- Born: August 15, 1907 Savannah, Georgia, U.S.
- Died: July 16, 1994 (aged 86) Savannah, Georgia, U.S.
- Occupations: Author, historian, preservationist

= Mary Lane Morrison =

American historian

Mary Lane Morrison (August 15, 1907 – July 16, 1994) was an American writer, historian and preservationist. She was the curator of the Georgia Historical Society, a member of the National Society of the Colonial Dames of America in the state of Georgia and was a director in The Victorian Society, founded in 1966. She also wrote John S. Norris: Architect in Savannah, on the architectural work of John S. Norris, and edited Historic Savannah: A Survey of Significant Buildings in the Historic and Victorian Districts of Savannah, Georgia.

==Biography==
Morrison was born in Savannah, Georgia, in 1907, the daughter of Mills Bee Lane Sr. (1860–1945) and Mary Comer Lane (1881–1966). She was the sister of Mills Jr., Hugh, Edward and Remer Young Lane (1910–1984). She was also the granddaughter of Hugh Comer (1842–1900), who died seven years before she was born.
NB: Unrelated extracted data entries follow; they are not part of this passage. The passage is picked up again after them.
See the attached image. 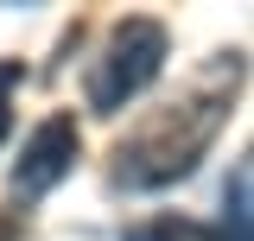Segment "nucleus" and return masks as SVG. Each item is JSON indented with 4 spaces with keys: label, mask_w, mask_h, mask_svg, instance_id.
<instances>
[{
    "label": "nucleus",
    "mask_w": 254,
    "mask_h": 241,
    "mask_svg": "<svg viewBox=\"0 0 254 241\" xmlns=\"http://www.w3.org/2000/svg\"><path fill=\"white\" fill-rule=\"evenodd\" d=\"M235 83H242V58L229 51V58H216L178 102L153 108V115L121 140V152H115V178H121L127 190H165V184L190 178L197 159L210 152V140L222 133V120H229Z\"/></svg>",
    "instance_id": "1"
},
{
    "label": "nucleus",
    "mask_w": 254,
    "mask_h": 241,
    "mask_svg": "<svg viewBox=\"0 0 254 241\" xmlns=\"http://www.w3.org/2000/svg\"><path fill=\"white\" fill-rule=\"evenodd\" d=\"M165 51H172V32L159 26V19H146V13L121 19V26L108 32L95 70H89V108L95 115H121L127 102L165 70Z\"/></svg>",
    "instance_id": "2"
},
{
    "label": "nucleus",
    "mask_w": 254,
    "mask_h": 241,
    "mask_svg": "<svg viewBox=\"0 0 254 241\" xmlns=\"http://www.w3.org/2000/svg\"><path fill=\"white\" fill-rule=\"evenodd\" d=\"M76 152H83V133H76V120H70V115L38 120L32 140H26V152H19V165H13V190H19V197H45L51 184L70 178Z\"/></svg>",
    "instance_id": "3"
},
{
    "label": "nucleus",
    "mask_w": 254,
    "mask_h": 241,
    "mask_svg": "<svg viewBox=\"0 0 254 241\" xmlns=\"http://www.w3.org/2000/svg\"><path fill=\"white\" fill-rule=\"evenodd\" d=\"M121 241H216V235H210V229H197V222H178V216H159V222L127 229Z\"/></svg>",
    "instance_id": "4"
},
{
    "label": "nucleus",
    "mask_w": 254,
    "mask_h": 241,
    "mask_svg": "<svg viewBox=\"0 0 254 241\" xmlns=\"http://www.w3.org/2000/svg\"><path fill=\"white\" fill-rule=\"evenodd\" d=\"M229 241H248V172L242 165L229 178Z\"/></svg>",
    "instance_id": "5"
},
{
    "label": "nucleus",
    "mask_w": 254,
    "mask_h": 241,
    "mask_svg": "<svg viewBox=\"0 0 254 241\" xmlns=\"http://www.w3.org/2000/svg\"><path fill=\"white\" fill-rule=\"evenodd\" d=\"M6 133H13V108L0 102V140H6Z\"/></svg>",
    "instance_id": "6"
}]
</instances>
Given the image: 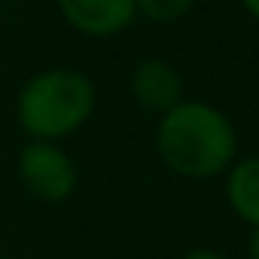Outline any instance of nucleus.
<instances>
[{
	"instance_id": "9",
	"label": "nucleus",
	"mask_w": 259,
	"mask_h": 259,
	"mask_svg": "<svg viewBox=\"0 0 259 259\" xmlns=\"http://www.w3.org/2000/svg\"><path fill=\"white\" fill-rule=\"evenodd\" d=\"M247 259H259V226H253L247 235Z\"/></svg>"
},
{
	"instance_id": "3",
	"label": "nucleus",
	"mask_w": 259,
	"mask_h": 259,
	"mask_svg": "<svg viewBox=\"0 0 259 259\" xmlns=\"http://www.w3.org/2000/svg\"><path fill=\"white\" fill-rule=\"evenodd\" d=\"M16 174L25 192L43 204H64L79 186L76 159L58 141H28L19 150Z\"/></svg>"
},
{
	"instance_id": "1",
	"label": "nucleus",
	"mask_w": 259,
	"mask_h": 259,
	"mask_svg": "<svg viewBox=\"0 0 259 259\" xmlns=\"http://www.w3.org/2000/svg\"><path fill=\"white\" fill-rule=\"evenodd\" d=\"M156 156L183 180H217L238 159V128L226 110L201 98H183L156 122Z\"/></svg>"
},
{
	"instance_id": "8",
	"label": "nucleus",
	"mask_w": 259,
	"mask_h": 259,
	"mask_svg": "<svg viewBox=\"0 0 259 259\" xmlns=\"http://www.w3.org/2000/svg\"><path fill=\"white\" fill-rule=\"evenodd\" d=\"M177 259H229V256L220 253V250H213V247H192V250H186Z\"/></svg>"
},
{
	"instance_id": "7",
	"label": "nucleus",
	"mask_w": 259,
	"mask_h": 259,
	"mask_svg": "<svg viewBox=\"0 0 259 259\" xmlns=\"http://www.w3.org/2000/svg\"><path fill=\"white\" fill-rule=\"evenodd\" d=\"M198 0H138V19L150 25H174L195 10Z\"/></svg>"
},
{
	"instance_id": "2",
	"label": "nucleus",
	"mask_w": 259,
	"mask_h": 259,
	"mask_svg": "<svg viewBox=\"0 0 259 259\" xmlns=\"http://www.w3.org/2000/svg\"><path fill=\"white\" fill-rule=\"evenodd\" d=\"M98 110L95 79L67 64L31 73L16 95V122L28 141H67Z\"/></svg>"
},
{
	"instance_id": "11",
	"label": "nucleus",
	"mask_w": 259,
	"mask_h": 259,
	"mask_svg": "<svg viewBox=\"0 0 259 259\" xmlns=\"http://www.w3.org/2000/svg\"><path fill=\"white\" fill-rule=\"evenodd\" d=\"M0 259H13V256H4V253H0Z\"/></svg>"
},
{
	"instance_id": "10",
	"label": "nucleus",
	"mask_w": 259,
	"mask_h": 259,
	"mask_svg": "<svg viewBox=\"0 0 259 259\" xmlns=\"http://www.w3.org/2000/svg\"><path fill=\"white\" fill-rule=\"evenodd\" d=\"M238 4H241V10H244L256 25H259V0H238Z\"/></svg>"
},
{
	"instance_id": "6",
	"label": "nucleus",
	"mask_w": 259,
	"mask_h": 259,
	"mask_svg": "<svg viewBox=\"0 0 259 259\" xmlns=\"http://www.w3.org/2000/svg\"><path fill=\"white\" fill-rule=\"evenodd\" d=\"M223 198L247 229L259 226V156H238L223 174Z\"/></svg>"
},
{
	"instance_id": "5",
	"label": "nucleus",
	"mask_w": 259,
	"mask_h": 259,
	"mask_svg": "<svg viewBox=\"0 0 259 259\" xmlns=\"http://www.w3.org/2000/svg\"><path fill=\"white\" fill-rule=\"evenodd\" d=\"M128 92L135 104L153 116L168 113L174 104H180L183 95V76L180 70L165 58H141L128 73Z\"/></svg>"
},
{
	"instance_id": "4",
	"label": "nucleus",
	"mask_w": 259,
	"mask_h": 259,
	"mask_svg": "<svg viewBox=\"0 0 259 259\" xmlns=\"http://www.w3.org/2000/svg\"><path fill=\"white\" fill-rule=\"evenodd\" d=\"M67 28L89 40H110L135 28L138 0H55Z\"/></svg>"
}]
</instances>
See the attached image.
On May 10, 1941, she married Howard Jackson Morrison (1905–1965), a lieutenant commander in the United States Navy, with whom she had two sons — Howard J. Morrison Jr. (1943–2019) and Mills Lane Morrison — and a daughter, Mary Morrison Clarke (1948–2011).

Lane graduated from Smith College in 1929. That same year, her photographs from around Savannah were shown at the Barcelona International Exposition.

Morrison became very active in the preservation community in Savannah. She received an award for Outstanding Achievement in the Field of Preservation from the Georgia Trust for Historic Preservation. The Trust stated that her work had "a major impact in documenting the architecture of Savannah. Virtually every building's date of original construction is known, as well as the name of the builders, with specific reference to date of construction and appropriate architectural style." Each of her children also received the Georgia Trust's Preservation Award for Excellence for the Lebanon Plantation, a long-time family home. Morrison's son, Howard, and his wife, Mary Reynolds Morrison, later owned the property, the third generation of the family to do so.

==Death and legacy==
Morrison died in 1994, aged 86. She is buried, beside her husband and family, in Savannah's Bonaventure Cemetery.

A year following her death, the Mary Lane Morrison Endowment was established by her family "to honor her love of and commitment to Georgia history."

In 2018, the Savannah College of Art and Design (SCAD) inducted Morrison into its Savannah Women of Vision program.